En su cuaderno llevaba un registro en el que anotaba todo lo que había intentado, dónde lo había leído, si pasaba cualquier cosa. «El libro de Thot = más bien el libro de las gilipolleces», escribió. «Liber Null = una nulidad».

En la mayoría de los casos, no hubo efecto alguno, o solo lo justo para seguir en la brecha (un ruido de pasos apresurados allí, una sombra injustificada allá). Pero cuando se exasperaba y se inquietaba, y pensaba

que les den a los estudios, cuando sus resultados eran imprecisos, era cuando más progresos hacía.

—Ya basta por hoy. Podéis iros antes.

Mientras recogía sus libros junto con el resto de la clase, Collingswood observaba el desconcierto de la señorita Ambly ante sus propias palabras. La mujer se tocaba la boca con estupor. Collingswood chasqueaba los dedos. Un bolígrafo salía disparado de la mesa de la señorita Ambly.

Y más tarde:

—¿Qué hace, señor? —le preguntó una niña a un profesor confuso, señalando al pez de la clase, que estaba nadando con movimientos muy poco naturales. Collingswood, sin que nadie se percatara, continuó lo que había empezado con un capricho exacerbado, frotando las manos contra la mesa como si fuera un DJ haciendo un scratch al son del politono de un compañero de clase, cuyo ritmo dictaba de forma inesperada el movimiento de vaivén del pez.

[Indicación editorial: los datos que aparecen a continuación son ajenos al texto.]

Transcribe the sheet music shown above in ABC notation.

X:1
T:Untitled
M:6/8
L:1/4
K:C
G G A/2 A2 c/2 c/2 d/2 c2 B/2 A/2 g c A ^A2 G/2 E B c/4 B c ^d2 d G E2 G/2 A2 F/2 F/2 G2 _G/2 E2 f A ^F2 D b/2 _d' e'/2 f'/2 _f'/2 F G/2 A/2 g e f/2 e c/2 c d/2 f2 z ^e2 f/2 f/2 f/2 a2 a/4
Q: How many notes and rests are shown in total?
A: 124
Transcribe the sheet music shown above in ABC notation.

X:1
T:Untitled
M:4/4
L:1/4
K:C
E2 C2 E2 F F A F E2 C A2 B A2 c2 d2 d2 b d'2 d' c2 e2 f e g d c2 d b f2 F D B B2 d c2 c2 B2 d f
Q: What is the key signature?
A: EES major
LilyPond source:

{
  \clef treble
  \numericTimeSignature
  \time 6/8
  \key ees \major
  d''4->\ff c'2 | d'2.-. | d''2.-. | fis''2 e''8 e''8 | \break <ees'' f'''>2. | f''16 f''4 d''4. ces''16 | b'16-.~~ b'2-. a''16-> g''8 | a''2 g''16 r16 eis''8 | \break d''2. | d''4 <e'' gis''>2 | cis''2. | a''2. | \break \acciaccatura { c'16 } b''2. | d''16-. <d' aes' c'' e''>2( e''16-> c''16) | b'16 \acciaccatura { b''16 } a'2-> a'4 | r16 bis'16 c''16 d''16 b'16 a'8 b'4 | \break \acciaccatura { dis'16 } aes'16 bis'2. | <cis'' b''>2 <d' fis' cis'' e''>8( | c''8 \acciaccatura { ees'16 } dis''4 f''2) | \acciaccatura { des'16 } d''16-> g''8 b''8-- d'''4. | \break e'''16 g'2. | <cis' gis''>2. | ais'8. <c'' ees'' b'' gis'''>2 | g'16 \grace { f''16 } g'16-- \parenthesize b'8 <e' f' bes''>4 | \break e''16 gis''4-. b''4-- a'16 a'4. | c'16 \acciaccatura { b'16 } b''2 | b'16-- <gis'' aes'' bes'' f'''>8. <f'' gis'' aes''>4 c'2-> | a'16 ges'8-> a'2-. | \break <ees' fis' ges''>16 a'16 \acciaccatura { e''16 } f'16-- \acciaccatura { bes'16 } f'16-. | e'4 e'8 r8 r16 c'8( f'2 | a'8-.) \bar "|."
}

Aquello fue años atrás. Desde entonces había tenido que trabajar muy duro, por supuesto, mucho trastear, bastantes experimentos, pero la impaciencia que subyacía en Collingswood siguió truncando sus investigaciones. Acabó por comprender que aquello le impondría definitivamente un límite. Que, sin duda, tenía un gran talento si se lo proponía, y sí, lo podía convertir en su carrera sin ningún problema, pero nunca sería de las mejores. Desde entonces, había conocido a uno o dos de ellos, de los buenos de verdad. Los había reconocido en cuanto entraron por la puerta.

Pero sus límites conllevaban efectos inesperados, y no todos eran negativos. La falta del más severo rigor a la hora de poner en práctica esas competencias al más alto nivel las emborronaba, mezclaba sus elementos, les daba sorbitos de agua de rechazo. La mayoría eran efectos o deméritos insignificantes, pero solo la mayoría.

En el caso del sistema de alarma que había instalado en la puerta de Billy, por ejemplo, ella lo había orientado específicamente para la entrada. Que pudiera activarse, por levemente que fuera, en caso de salida, no era una consecuencia del diseño, sino de los poderosos, si bien chapuceros, métodos de Collingswood.

Aquello tal vez hubiera sido motivo de preocupación para un perfeccionista. Claro que, en tal caso, ese perfeccionista no habría percibido la alerta cuando los intrusos sacaron a Billy del apartamento en el que nunca irrumpieron, a diferencia de Collingswood, que se despertó con una sacudida y cierta confusión inicial, con el corazón golpeándole en el pecho como un gong y un dolor agudo en los oídos.